KUNDU: In some ways, regulators may benefit from staying true to their original objectives even when looking at digital disruption. For example, in the financial services context, this would have historically included: stability of, and trust in, the financial system; safety and soundness of firms; financial inclusion, fair treatment for customers; (responsible) growth of the industry in the country.

But while there is value in staying firm on the objectives, regulators will need to think about some additional factors as well. This includes such factors as a dramatically greater pace of change, with increasing complexity and concentration of risk.

Indeed, the very definition of who should be regulated in a given “industry” have changed completely. Sectors like media and retail are already unrecognisable compared to a decade ago; others like automobiles and transport are being rapidly transformed.

In this environment, networks and platforms have become vital. This means we need to go well beyond individual firms to looking at an entire ecosystem of partnerships, for instance.

Needless to say, data has become central to the business. Policymakers and regulators will need teams with a different set of skills, including a manifold increase in competencies related to technology and data.

On the tech front, there is a risk of good intentions papering over an inadequate risk culture—many digital innovators may have limited experience working in regulated industries; while their approaches may be good for challenging or disrupting old assumptions, some can also be naive about the risks they are creating for themselves and society.

5. In an Environment of Rapid Digital Disruption, How Can Governments Create Policies that Deliver Both Stability for Ecosystems as well as Responsiveness to Change?

HARDOON: This question captures succinctly, the “new” model regulators operate in. My view, as I’ve explained, is that: One, that regulation should not front-run innovation: introducing regulation prematurely may stifle innovation and potentially derail the adoption of useful technology. Two, regulators must run alongside innovation, keeping pace with developments, assessing the risks, evaluating whether it is necessary to regulate or leave things to evolve further and where appropriate provide monetary incentives to support the development of an innovative ecosystem. Three, accepting that we do not have all the answers in advance.
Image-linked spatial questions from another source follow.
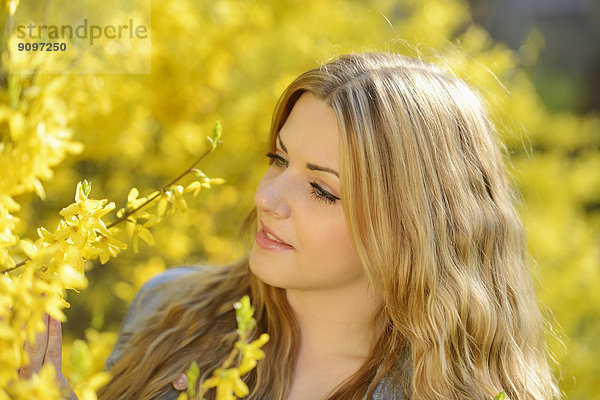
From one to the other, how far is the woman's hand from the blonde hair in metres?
0.52

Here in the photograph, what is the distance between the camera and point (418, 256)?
4.77ft

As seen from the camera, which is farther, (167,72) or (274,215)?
(167,72)

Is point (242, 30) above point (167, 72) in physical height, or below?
above

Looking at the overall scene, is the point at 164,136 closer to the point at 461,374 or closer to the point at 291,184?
the point at 291,184

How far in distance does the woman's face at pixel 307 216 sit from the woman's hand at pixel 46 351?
493mm

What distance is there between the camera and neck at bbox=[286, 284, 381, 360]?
1614mm

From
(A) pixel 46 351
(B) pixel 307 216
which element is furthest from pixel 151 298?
(A) pixel 46 351

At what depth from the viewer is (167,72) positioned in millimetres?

Therefore, keeping abreast with developments, engaging the industry and staying nimble are key to operating in this new normal.

KUNDU: Looking beyond individual industry regulators, some additional “whole-of-government” considerations would be useful.

First, within a country, regulators across industries may need to work much more closely. The same companies will enter, and perhaps seek to dominate, multiple industries. Cross-cutting concepts around ownership and custodianship of data will become more critical. The pool of skill-sets available to regulators will become smaller. As a result, cross-agency collaboration will become key.

There will also be much greater need for cross-border alignment and cooperation (though this is easier said than done!). It is particularly important for small open economies like Singapore.

There has to be a willingness to make, accept and then correct mistakes. Regulators are likely to end up making decisions that become irrelevant or even counter-productive over time due to changes in technology. In this light, regulators could look to provide guidance in the first instance, rather than impose binding regulation.

Finally, it is important to recognise that digital disruption will have a negative impact in some areas (the most obvious being the destruction of existing jobs). “Win-Win” situations will not always be possible. There has to be as much thought on supporting those left behind and correcting for the negative impact of disruption. In this, governments may even need to make the (largest) disruptors take a share of the responsibility.